Romper

How Many Women Voted Early? Current Numbers Show They're Highly Motivated This Year

Scott Olson/Getty Images News/Getty Images

With Election Day just two weeks away, more than a million people have already cast their ballots for president, and data shows that many of those early voters are women, many of them registered Democrats. So, how many women voted early? So far, women from three crucial battleground states — North Carolina, Florida, and Georgia — have reportedly turned up early to place their voters in vast numbers.

In the wake of many of the controversies surrounding Donald Trump and his reported treatment towards women, polling numbers show that Democratic women in particular are especially motivated to direct the course of this election. As Politico reported, there was a stark difference in North Carolina among women voters —  87,000 Democratic women have already voted, compared to only 60,000 Republican women. Meanwhile, men in North Carolina are more closely divided with 50,000 Democratic and 50,000 Republican men having voted already.

"That’s certainly an energy and mobilization indicator this early for the Clinton campaign and Democrats down ballot," J. Michael Bitzer told Politico, who is an expert on North Carolina’s early vote at Catawba College.

Early voting in Florida also reflected a similar pattern, with about 55 percent of the 880,000 people who voted early being reported as women. Which is also remarkable to note because, as Politico pointed out, "women make up less than 53 percent of the state's registered voters." Georgia also saw a notable turnout among early voting women, with new polls showing Democratic candidate Hillary Clinton leading over Trump.

J.D. Pooley/Getty Images News/Getty Images
TOLEDO, OH - OCTOBER 1: A woman casts her ballot during early voting October 1, 2008 in Toledo, Ohio. 'No fault' absentee voting allows any registered Ohioan to vote in the presidential election between October 1 and the close of polls on November 4. In the past, voters could only cast early ballots if they were disabled, out of town on election day, an emergency response worker, senior citizen or in prison awaiting possible conviction for a felony. (Photo by J.D. Pooley/Getty Images)
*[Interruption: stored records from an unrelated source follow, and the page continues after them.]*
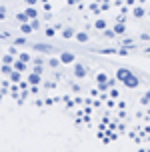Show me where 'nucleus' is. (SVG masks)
<instances>
[{
    "label": "nucleus",
    "instance_id": "f257e3e1",
    "mask_svg": "<svg viewBox=\"0 0 150 152\" xmlns=\"http://www.w3.org/2000/svg\"><path fill=\"white\" fill-rule=\"evenodd\" d=\"M0 36L100 52L150 48V0H0Z\"/></svg>",
    "mask_w": 150,
    "mask_h": 152
}]
</instances>
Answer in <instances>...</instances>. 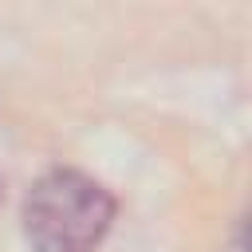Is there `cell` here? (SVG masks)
I'll return each instance as SVG.
<instances>
[{
	"mask_svg": "<svg viewBox=\"0 0 252 252\" xmlns=\"http://www.w3.org/2000/svg\"><path fill=\"white\" fill-rule=\"evenodd\" d=\"M114 220V197L79 169L43 173L24 197L32 252H94Z\"/></svg>",
	"mask_w": 252,
	"mask_h": 252,
	"instance_id": "6da1fadb",
	"label": "cell"
}]
</instances>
So far, more than 1.4 million people have already cast their ballots for president across the country and the rise in women requesting absentee ballots since the first presidential debate shows an interesting pattern. It's important to remember that, after the first debate, Trump went on several Twitter rants against Alicia Machado, the former Miss Universe, in which he mocked and shamed her for gaining weight.

"Maybe that whole controversy surrounding the former Miss Universe really prompted some women to exercise their right to vote," Michael McDonald, an associate professor at the University of Florida and who has been tracking the results for the United States Election Project, told Circa.

McDonald cautioned that the early-voter turnout among women might be more of a bump rather than a permanent trend, but he also spoke with Politico and said that it at the very least shows the "interest and enthusiasm from these women."

While the final outcome of the presidential race won't be known until Election Day, the current numbers indicate that women are being proactive and are making a strong statement about recent controversies by voting early and making themselves heard — and that's positive news all around.